### Input
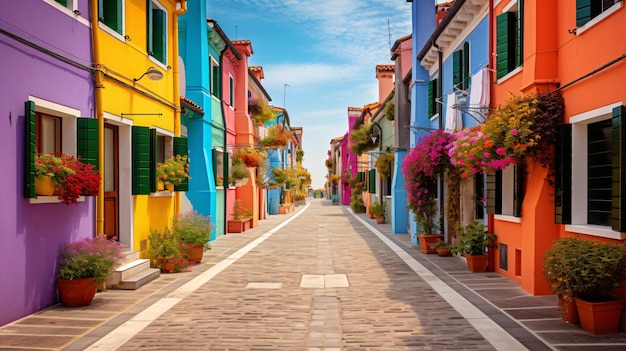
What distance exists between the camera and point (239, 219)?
21828 millimetres

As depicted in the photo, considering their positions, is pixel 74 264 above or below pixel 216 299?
above

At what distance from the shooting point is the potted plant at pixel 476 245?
1092 cm

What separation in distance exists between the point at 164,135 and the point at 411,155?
266 inches

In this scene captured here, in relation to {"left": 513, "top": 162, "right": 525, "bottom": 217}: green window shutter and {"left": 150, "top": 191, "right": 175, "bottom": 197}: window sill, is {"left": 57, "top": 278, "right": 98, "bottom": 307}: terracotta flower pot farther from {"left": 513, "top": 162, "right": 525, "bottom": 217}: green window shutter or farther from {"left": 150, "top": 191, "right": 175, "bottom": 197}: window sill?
{"left": 513, "top": 162, "right": 525, "bottom": 217}: green window shutter

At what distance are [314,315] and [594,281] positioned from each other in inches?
145

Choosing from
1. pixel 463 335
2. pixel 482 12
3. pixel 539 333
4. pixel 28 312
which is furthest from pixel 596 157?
pixel 28 312

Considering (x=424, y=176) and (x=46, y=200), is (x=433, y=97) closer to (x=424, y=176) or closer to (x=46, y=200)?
(x=424, y=176)

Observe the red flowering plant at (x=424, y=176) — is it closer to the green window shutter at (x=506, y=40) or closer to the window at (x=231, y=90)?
the green window shutter at (x=506, y=40)

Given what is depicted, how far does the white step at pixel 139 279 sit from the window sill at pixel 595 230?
24.2ft

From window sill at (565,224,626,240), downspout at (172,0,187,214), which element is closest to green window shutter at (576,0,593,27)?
window sill at (565,224,626,240)

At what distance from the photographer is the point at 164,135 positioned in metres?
12.6

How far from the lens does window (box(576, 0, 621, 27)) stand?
704 cm

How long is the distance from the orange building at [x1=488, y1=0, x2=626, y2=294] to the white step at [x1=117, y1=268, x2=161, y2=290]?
6900 millimetres

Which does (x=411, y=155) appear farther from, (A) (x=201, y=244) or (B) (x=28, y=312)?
(B) (x=28, y=312)
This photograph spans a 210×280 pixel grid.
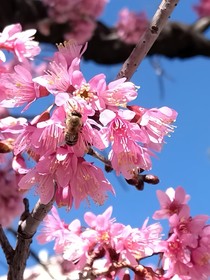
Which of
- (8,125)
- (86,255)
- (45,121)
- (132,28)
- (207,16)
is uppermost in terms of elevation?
(45,121)

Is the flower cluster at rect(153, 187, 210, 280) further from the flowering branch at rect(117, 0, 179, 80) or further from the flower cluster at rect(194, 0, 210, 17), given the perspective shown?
the flower cluster at rect(194, 0, 210, 17)

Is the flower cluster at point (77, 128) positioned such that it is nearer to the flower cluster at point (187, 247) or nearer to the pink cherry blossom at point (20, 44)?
the pink cherry blossom at point (20, 44)

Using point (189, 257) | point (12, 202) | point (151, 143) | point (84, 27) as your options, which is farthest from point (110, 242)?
point (84, 27)

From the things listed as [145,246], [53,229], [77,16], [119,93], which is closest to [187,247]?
[145,246]

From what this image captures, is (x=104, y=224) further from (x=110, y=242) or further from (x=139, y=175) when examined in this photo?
(x=139, y=175)

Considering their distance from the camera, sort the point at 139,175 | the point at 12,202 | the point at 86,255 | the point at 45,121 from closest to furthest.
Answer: the point at 45,121, the point at 139,175, the point at 86,255, the point at 12,202

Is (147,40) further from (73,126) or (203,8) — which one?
(203,8)
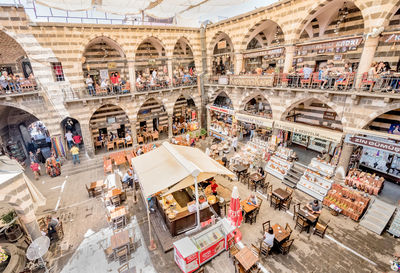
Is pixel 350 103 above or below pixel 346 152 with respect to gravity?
A: above

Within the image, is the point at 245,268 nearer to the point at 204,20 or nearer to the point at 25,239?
the point at 25,239

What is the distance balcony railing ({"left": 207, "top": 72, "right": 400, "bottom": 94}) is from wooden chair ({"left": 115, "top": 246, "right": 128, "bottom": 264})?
13.0m

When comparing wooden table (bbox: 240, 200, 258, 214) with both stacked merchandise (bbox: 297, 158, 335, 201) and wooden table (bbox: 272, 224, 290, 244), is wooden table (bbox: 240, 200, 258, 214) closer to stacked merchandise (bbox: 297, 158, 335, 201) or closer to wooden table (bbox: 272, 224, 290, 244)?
wooden table (bbox: 272, 224, 290, 244)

### What the task requires
Starting at the line that has "Considering (x=424, y=176)" and ending after the line that has "6900 millimetres", write out those lines of the material again, swapping "white step" for "stone step" and leaving everything else unchanged.

### Solution for this task
Considering (x=424, y=176) and (x=46, y=200), is (x=433, y=97) closer to (x=424, y=176) or closer to (x=46, y=200)?
(x=424, y=176)

Observe the red flowering plant at (x=424, y=176) — is it closer to the green window shutter at (x=506, y=40) or closer to the window at (x=231, y=90)?
the green window shutter at (x=506, y=40)

Given what is depicted, how far does the stone step at pixel 139 279 sit from the window sill at pixel 595 230?
24.2ft

From window sill at (565,224,626,240), downspout at (172,0,187,214), which element is closest to green window shutter at (576,0,593,27)?
window sill at (565,224,626,240)

At what distance from the photographer is the point at 164,135 positioned in metres?
12.6

How far from the lens does window (box(576, 0, 621, 27)) stand?
704 cm

How long is the distance from the orange building at [x1=488, y1=0, x2=626, y2=294] to the stone step at [x1=117, y1=268, x2=161, y2=290]?
6900 millimetres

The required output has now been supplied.